Extrait choisi |
>>>

Ces problèmes ne se posent d'ailleurs pas à l'époque, ce d'autant que le détail de tous les rituels n'est point encore consigné en 1778. Le Convent des Gaules charge seulement Jean de Turckheim de rédiger les rituels de l'Ordre Intérieur et il spécifie que la classe symbolique ne comporte que les quatre degrés des rituels bleus et verts révisés par Salzmann, Willermoz, Braun, Paganucci et Perisse du Luc. Lesdits rituels sont arrêtés dans leurs grandes lignes en 1778. Ultérieurement ils subiront les modifications que j'ai signalées dans mon message de la Saint-Hughes 1978.
À Lyon on met en tout cas noir sur blanc - " l'Instruction par demandes et réponses ", concernant le symbolisme de la loge, et l'on définit les principes de base de la future " Règle Maçonnique " présentée ultérieurement au Convent Général de Wilhelmsbad et dont les ouvrages sur la maçonnerie et les Revues, comme feu Le Symbolisme, ont donné le texte in extenso.
Quant à l'" ordre Intérieur ", calqué sur celui du " Très Saint Ordre " de la Stricte Observance, il fait l'objet d'une première révision sous la plume de Jean de Turckheim, mais sans aller trop loin, en raison d'une question fondamentale : la nature des rapports entre le Temple et la Maçonnerie, aussi le Convent des Gaules ne se prononce-t-il pas sur cette question, il s'en remet aux décisions du prochain Convent Général, donc celui de Wilhelmsbad.

<<<

Données enregistrées |

>>>

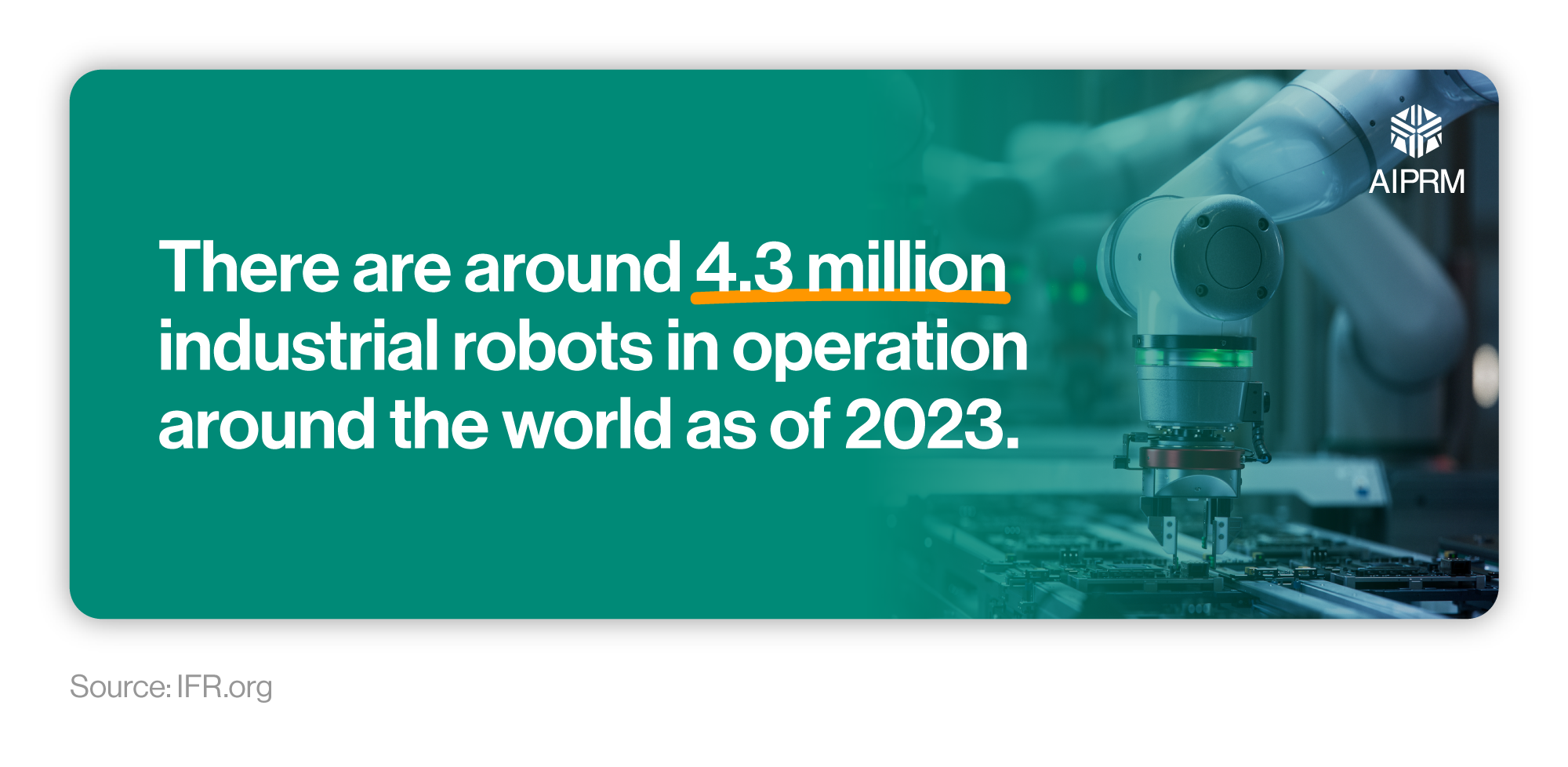 AIPRM

There are around 4.3 million industrial robots in operation around the world as of 2023.

Source: IFR.org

<<<

Travail demandé |
Recopiez sans rien changer le passage de l'extrait sur le Convent des Gaules qui va de « À Lyon on met » jusqu'à « texte in extenso. » inclus.

Réponse rédigée |
À Lyon on met en tout cas noir sur blanc - " l'Instruction par demandes et réponses ", concernant le symbolisme de la loge, et l'on définit les principes de base de la future " Règle Maçonnique " présentée ultérieurement au Convent Général de Wilhelmsbad et dont les ouvrages sur la maçonnerie et les Revues, comme feu Le Symbolisme, ont donné le texte in extenso.